- Born: 1966 (age 59–60) Birmingham, United Kingdom
- Education: Oxford University
- Known for: Japan's first foreign-born toji

= Philip Harper (brewer) =

British-born sake brewer in Japan (born 1966)

Philip Harper (1966) is a British-born sake brewer in Japan. He is the first immigrant to have earned the title tōji (Kanji: 杜氏 Hiragana: とうじ) or master sake brewer. He has worked for a variety of sake breweries since 1991. His hope is to broaden the market of Japanese sake - bringing its taste to other parts of Asia, Europe, and North America - and to revive sake as the national, cultural drink of Japan. Harper is the author of two books on sake: The Insider's Guide to Sake (Kodansha International, 1998, ISBN 978-4-7700-2076-5), and The Book of Sake: A Connoisseurs Guide (Kodansha International, 2006, ISBN 978-4-7700-2998-0). He is also featured in a chapter of Michael Booth's 2009 travel book Sushi and Beyond: What the Japanese Know About Cooking.

==Early life and career==
Philip Harper was born in 1966 in Birmingham and was raised in Cornwall, England, United Kingdom. In 1988, Harper earned a bachelor's degree in English Literature at Oxford University. After graduation, he moved to Osaka, Japan to participate in the Japan Exchange and Teaching Programme (JET) where he taught English in public junior and high schools for two years. Harper, already a fan of European alcohol, was introduced to Japanese sake by his teaching colleagues at a party. He then joined a sake drinking club and frequented taverns in the Osaka area.

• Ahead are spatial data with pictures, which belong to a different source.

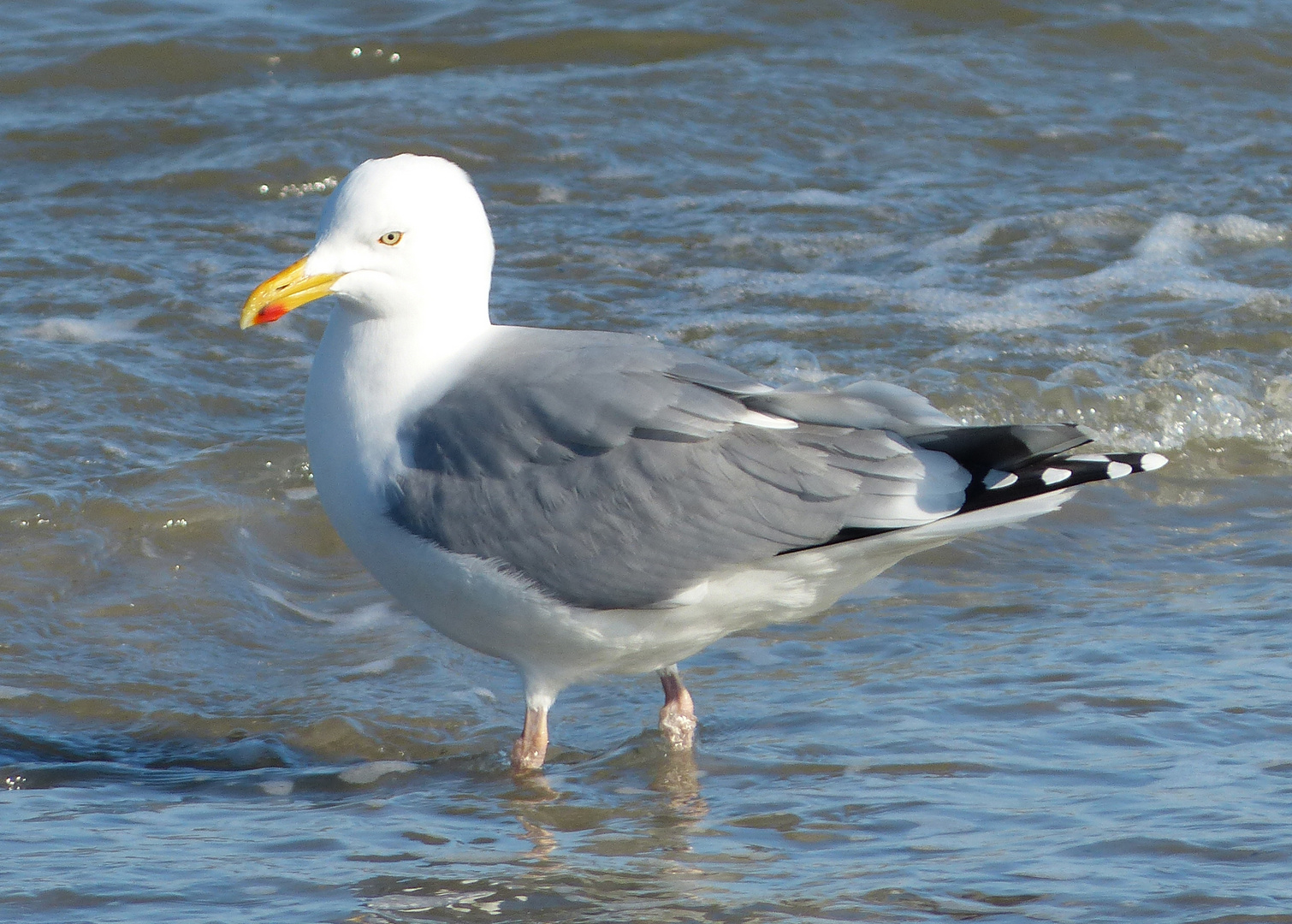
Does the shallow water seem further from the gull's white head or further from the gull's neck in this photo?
the gull's white head

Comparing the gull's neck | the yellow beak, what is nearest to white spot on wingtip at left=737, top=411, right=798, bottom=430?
the gull's neck

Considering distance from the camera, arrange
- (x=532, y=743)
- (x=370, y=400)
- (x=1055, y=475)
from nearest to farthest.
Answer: (x=1055, y=475), (x=370, y=400), (x=532, y=743)

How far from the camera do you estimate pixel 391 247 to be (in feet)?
14.4

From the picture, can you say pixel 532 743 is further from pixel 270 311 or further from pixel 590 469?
pixel 270 311

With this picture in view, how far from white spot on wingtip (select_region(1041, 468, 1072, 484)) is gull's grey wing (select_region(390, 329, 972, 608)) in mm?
196

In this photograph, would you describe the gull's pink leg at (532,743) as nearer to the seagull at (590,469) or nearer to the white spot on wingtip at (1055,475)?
the seagull at (590,469)

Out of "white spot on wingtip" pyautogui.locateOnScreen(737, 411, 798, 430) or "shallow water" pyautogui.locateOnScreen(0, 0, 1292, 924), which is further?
"white spot on wingtip" pyautogui.locateOnScreen(737, 411, 798, 430)

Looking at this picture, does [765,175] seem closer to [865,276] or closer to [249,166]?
[865,276]

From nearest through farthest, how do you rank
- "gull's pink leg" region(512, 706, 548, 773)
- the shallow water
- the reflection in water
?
the shallow water < the reflection in water < "gull's pink leg" region(512, 706, 548, 773)

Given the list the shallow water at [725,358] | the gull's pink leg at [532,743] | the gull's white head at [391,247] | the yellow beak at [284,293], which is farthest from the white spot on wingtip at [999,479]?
the yellow beak at [284,293]

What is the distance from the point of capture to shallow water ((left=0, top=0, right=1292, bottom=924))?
3941 mm

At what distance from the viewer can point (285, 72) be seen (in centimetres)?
1123

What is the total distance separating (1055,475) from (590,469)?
3.68 feet

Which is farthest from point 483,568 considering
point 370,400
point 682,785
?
point 682,785
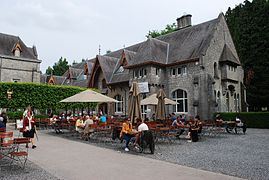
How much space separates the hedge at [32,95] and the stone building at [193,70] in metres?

After completing his two-year contract with the JET Programme, Harper opted to stay in Japan while working days at an English-language conversation school and nights at a local tavern. In 1991 he was introduced to Ume no Yado, a traditional Japanese sake brewery in a rural town within Nara Prefecture. There Harper worked as a general laborer. He spent his first year milling, machine-polishing, and bagging brown rice. He learned how to steam the rice in his second year. By his third year, he was put in charge of cultivating koji mold which allows the rice to ferment into sake. During the next ten years, Harper would spend every day during the sake brewing season - October through April - working at Ume no Yado. The owner of the brewery enrolled Harper in sake brewing classes and gave him material to study to improve his sake-making knowledge. Harper married a Japanese woman shortly after he began his work at the brewery. His marriage ceremony was his only day off during his ten-year employment at Ume no Yado.

Harper published his first book in 1998 entitled The Insider's Guide to Sake. The book drew on his years of experience in consuming and making sake. The small book, which by 2008 had sold over 20,000 copies, contains information about various types of sake including nigori, dai-ginjo, ginjo, and hon-jouzo. The book is targeted at novice-level overseas enjoyers of sake and thus contains many pictures and labels of the various drinks.

==Becoming a Toji==
In 2001, Harper took and passed the Nanbu Brewer's Guild Exam thus earning him the title of toji or master sake brewer. This title has also earned him a place in Japanese history as Harper is the first non-Japanese person to have earned the prestigious title. Also in 2001, Harper left Ume no Yado and began working at Daimon Brewery. Over the ensuing years, Harper worked at various breweries in Ibaraki, Osaka, and Kyoto.

From his experience working in Japanese sake breweries, Harper realized that sake needed to reach a wider audience in order to survive the modern world of liquor enthusiasts. To that end, he published his second book in 2006 entitled The Book of Sake: A Connoisseurs Guide with the intended audience being both national and international sake drinkers. This book, much like the one written before it, gives a guide to the many varieties and flavors of traditional Japanese sake but is aimed at a more refined audience than the previous work.

==Current career==
In 2008, Kinoshita-Shuzou Brewery's master brewer died after 45 years of faithful service. The owner considered closing the brewery until Harper was recommended, and then hired, as a replacement. Harper used his expertise in brewing to create his own brand of sake for the brewery. He named it Fukubukuro after the gift bags sold during Japanese New-Years.

By 2009, Harper had received many awards both in Japan and the U.S. for his excellent brands of sake. Harper continues to brew sake at Kinoshita-Shuzou, hoping to spread the taste of the traditional Japanese drink throughout the world and revive the brew in its homeland.